Wie läuft eine Oldtimer-Bewertung ab?

In der Regel umfasst eine Bewertung folgende Schritte:

  1. Sichtung und fotografische Dokumentation des Fahrzeugs
  2. Prüfung von Originalität, technischem Zustand und Historie
  3. Einordnung in eine Zustandsnote
  4. Abgleich mit aktuellen Marktdaten vergleichbarer Fahrzeuge
  5. Erstellung des schriftlichen Gutachtens

Der zeitliche Aufwand variiert je nach Fahrzeug und Gutachtenart.

Weitere Informationen

Wer sein Fahrzeug bewerten lassen möchte, kann sich an einen unabhängigen Kfz-Sachverständigen wenden. Gutachten Heyden erstellt Wertgutachten und H-Kennzeichen-Gutachten für Fahrzeuge in Burgthann, Neumarkt, Freystadt und Umgebung.

Hinweis: Dieser Artikel dient der allgemeinen Information und ersetzt keine individuelle Rechts- oder Steuerberatung, etwa bei Fragen zu Erbschaft, Schenkung oder Versicherung.

Häufige Fragen zur Oldtimer-Bewertung

  • Ab welchem Alter gilt ein Fahrzeug als Oldtimer?

    Für das H-Kennzeichen gilt ein Mindestalter von 30 Jahren. Für ein reines Wertgutachten ist kein bestimmtes Mindestalter vorgeschrieben.

  • Ist ein Wertgutachten dasselbe wie ein H-Kennzeichen-Gutachten?

    Nein. Das H-Kennzeichen-Gutachten prüft die Voraussetzungen für die Oldtimer-Zulassung, das Wertgutachten ermittelt den Marktwert des Fahrzeugs. Beide Gutachten können unabhängig voneinander erstellt werden.
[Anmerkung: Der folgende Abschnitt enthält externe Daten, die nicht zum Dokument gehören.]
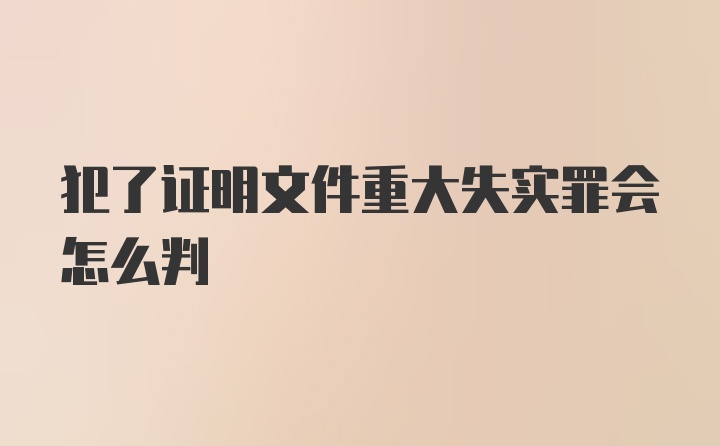 犯了证明文件重大失实罪会怎么判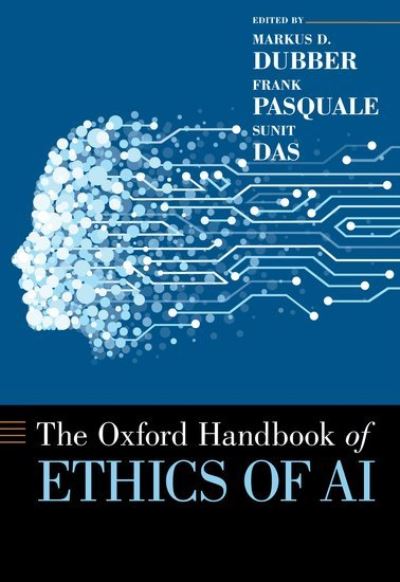 EDITED BY
MARKUS D.
DUBBER
FRANK
PASQUALE
SUNIT
DAS

The Oxford Handbook of
ETHICS OF AI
  • Wie oft sollte ein Oldtimer neu bewertet werden?

    Das hängt vom Anlass ab. Bei Versicherungen wird häufig eine regelmäßige Aktualisierung empfohlen, da sich Marktwerte über die Zeit verändern können.

  • Wirkt sich jede Restaurierung positiv auf den Wert aus?

    Nicht zwangsläufig. Restaurierungskosten übersteigen mitunter den späteren Marktwert, insbesondere wenn Originalteile durch Nachbauten ersetzt werden.